後から聞いた話では、日本橋の方のビルの影で頭から血を流して倒れているところを通りかかった女性の方が救急車を呼んでくれたらしいのです。

なんでそんな場所で倒れていたのかここら辺の前後がすっぽり抜けているから説明のしようも有りませんが、医者からはてんかん発作という診断をされました。

しかし実家に大量のデパケンが余っていますが、これ以前にもてんかん発作を起こした事が無いので馬鹿らしくて飲まなくなっちゃった。


目が覚めた時には親がいたと思うのですが、身分証等は捨てた覚えが確かに有るんです。

どうやって連絡が取れたかと言うと、鞄の外ポケットに入れていた、小学生の頃パソコンの授業で作った名刺が入っていてそこから身元が割れたとの事。

自分で書いていても未だにそんな馬鹿なと思うんですから、これ読んでる方はもっと嘘くさく感じるでしょう。


兎にも角にもなんの”因果“か助かり、脳挫傷との診断を受け大阪に戻る事になりました。



「で、なんで東京へ行ったの?」


自分自身で悲劇を作り上げる為じゃ無いですか?

前話で述べたように、当時の私には路上で寝ている小人症のおばさんへの憧れがあった。

浮浪者、乞食、虐げられた人達への憧れが。

しかし浮浪者や小人症と言うといかにも悲劇的に聞こえるけども、彼らの声は聞いていなかった。


ゲイや売春や障害者と言うといかにもこう社会に蔑まれた日陰者のような言葉に聞こえるけども、私自身その事で悩んだ事が一度も無い。

去年だか一昨年だか友人にゲイである事を相談して自殺してしまった男子高校生はいましたが、逆に言えばそのゲイの男子高校生以外は自殺していないのです。(ゲイがしょっちゅう自殺しているなら、そもそもニュースにもならんでしょうから。

事実、アフリカの子供が1秒に1人死んだだの言われたって、一々ニュースにならんでしょう?それこそ最たる例だ。)

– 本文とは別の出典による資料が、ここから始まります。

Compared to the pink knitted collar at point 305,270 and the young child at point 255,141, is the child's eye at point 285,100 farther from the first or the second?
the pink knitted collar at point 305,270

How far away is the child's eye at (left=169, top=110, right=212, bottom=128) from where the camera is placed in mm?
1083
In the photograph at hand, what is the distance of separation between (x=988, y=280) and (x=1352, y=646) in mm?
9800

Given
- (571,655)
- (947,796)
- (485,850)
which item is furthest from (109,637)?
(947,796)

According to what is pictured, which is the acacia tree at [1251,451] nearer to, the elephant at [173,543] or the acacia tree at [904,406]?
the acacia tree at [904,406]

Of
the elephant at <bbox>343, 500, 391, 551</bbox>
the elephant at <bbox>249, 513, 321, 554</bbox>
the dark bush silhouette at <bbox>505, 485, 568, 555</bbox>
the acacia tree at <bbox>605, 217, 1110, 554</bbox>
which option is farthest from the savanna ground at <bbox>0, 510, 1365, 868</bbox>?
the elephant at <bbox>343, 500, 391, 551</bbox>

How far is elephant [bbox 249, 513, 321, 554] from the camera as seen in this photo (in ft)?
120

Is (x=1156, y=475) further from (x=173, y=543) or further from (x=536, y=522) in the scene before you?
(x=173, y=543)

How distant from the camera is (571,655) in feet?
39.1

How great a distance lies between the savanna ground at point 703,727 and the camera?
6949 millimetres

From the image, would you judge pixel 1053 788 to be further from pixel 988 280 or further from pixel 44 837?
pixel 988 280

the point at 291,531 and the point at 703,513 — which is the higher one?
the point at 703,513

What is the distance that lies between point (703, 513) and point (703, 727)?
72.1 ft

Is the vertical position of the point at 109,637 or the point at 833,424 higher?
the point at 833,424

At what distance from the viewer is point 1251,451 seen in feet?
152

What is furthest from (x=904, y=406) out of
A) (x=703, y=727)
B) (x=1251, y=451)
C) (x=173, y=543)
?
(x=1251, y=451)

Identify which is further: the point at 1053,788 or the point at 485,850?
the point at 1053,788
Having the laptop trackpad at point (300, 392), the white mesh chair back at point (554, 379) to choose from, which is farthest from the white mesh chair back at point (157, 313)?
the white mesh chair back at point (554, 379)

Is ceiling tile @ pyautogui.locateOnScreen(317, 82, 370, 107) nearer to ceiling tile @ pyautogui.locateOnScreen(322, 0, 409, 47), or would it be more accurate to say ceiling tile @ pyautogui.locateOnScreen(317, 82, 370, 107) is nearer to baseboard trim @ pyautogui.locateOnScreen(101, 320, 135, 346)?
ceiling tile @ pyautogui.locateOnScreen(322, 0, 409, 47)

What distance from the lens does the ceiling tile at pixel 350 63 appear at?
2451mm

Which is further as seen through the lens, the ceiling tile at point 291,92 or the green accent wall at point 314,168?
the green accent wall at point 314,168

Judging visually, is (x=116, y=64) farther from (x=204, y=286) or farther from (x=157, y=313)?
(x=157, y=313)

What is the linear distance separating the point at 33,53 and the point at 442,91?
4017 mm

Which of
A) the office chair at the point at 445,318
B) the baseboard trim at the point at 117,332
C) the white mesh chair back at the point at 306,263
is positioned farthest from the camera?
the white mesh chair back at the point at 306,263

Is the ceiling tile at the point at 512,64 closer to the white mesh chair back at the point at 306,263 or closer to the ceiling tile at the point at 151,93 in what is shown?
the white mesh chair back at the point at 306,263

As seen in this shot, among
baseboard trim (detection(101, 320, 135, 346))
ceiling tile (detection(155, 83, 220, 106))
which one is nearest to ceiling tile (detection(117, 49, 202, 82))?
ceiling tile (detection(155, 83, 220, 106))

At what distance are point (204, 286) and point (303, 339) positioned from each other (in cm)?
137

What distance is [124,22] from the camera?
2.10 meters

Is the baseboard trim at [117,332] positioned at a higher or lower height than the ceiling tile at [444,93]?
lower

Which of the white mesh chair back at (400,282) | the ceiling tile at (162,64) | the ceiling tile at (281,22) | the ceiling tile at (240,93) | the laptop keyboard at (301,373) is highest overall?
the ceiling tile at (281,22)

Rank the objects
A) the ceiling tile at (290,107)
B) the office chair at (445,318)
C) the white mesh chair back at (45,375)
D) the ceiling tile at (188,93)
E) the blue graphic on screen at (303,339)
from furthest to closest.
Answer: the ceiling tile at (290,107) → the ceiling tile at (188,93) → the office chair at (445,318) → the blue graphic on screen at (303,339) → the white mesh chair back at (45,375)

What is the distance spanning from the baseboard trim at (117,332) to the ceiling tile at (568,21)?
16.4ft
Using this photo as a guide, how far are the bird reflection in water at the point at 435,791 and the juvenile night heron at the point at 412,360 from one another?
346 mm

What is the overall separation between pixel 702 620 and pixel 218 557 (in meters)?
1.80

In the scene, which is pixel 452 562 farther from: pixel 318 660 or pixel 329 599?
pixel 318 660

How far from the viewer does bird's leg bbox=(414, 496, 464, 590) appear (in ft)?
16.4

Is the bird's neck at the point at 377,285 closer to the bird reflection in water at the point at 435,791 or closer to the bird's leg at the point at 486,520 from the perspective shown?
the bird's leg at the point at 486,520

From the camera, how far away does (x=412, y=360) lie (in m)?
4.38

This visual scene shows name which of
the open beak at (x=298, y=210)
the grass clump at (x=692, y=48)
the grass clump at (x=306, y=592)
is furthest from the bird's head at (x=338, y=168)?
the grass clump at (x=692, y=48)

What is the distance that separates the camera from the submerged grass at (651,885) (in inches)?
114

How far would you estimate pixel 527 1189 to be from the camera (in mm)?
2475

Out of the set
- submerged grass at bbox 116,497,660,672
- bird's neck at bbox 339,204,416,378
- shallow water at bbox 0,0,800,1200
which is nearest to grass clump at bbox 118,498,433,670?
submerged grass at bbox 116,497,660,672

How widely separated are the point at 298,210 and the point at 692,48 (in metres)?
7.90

実際出会い系だウリセンだゲイバーだで出会ったゲイや娼婦の方に、自殺する程悩んでいる人は見た事がない。



思い返すと案外気楽に暮らしてきて、今も気楽に暮らせている、ただそうするとどうも自分が満足出来ないらしい。

だから自分自身で悲劇を演出する為に東京へ行き落ちぶれようとする。

“奇跡”と書かずに“因果”と書いたのは、その時に死んでいればまだ(私の中では)悲劇的だったからでしょう。

しかし...私は当時の私を好きになれない。狂言自殺、そんな自己陶酔のオナニーは一生一人でやってろ!

この狂言自殺の、自己陶酔のオナニーの代償は脳挫傷でしょう。


しかし、実を言うと代償すら払わせてくれてないのです。だってこれには何の意味も無いから。

その証拠に脳挫傷で高次脳機能障害となり、一時期嗅覚が効かなくなった時も、案外それはそれで「公衆便所の匂いを嗅がなくて楽」

などと書いているのですから。



だからこれは滑稽譚にしかならない。

ただそこに理屈を付けるとするなら、ゲイも売春婦も障害者も意外と悩んでいないし気楽にやってるから、当時の私が道端で寝ていた小人症の老婆を見たような目で見ないでくれ、それだけです。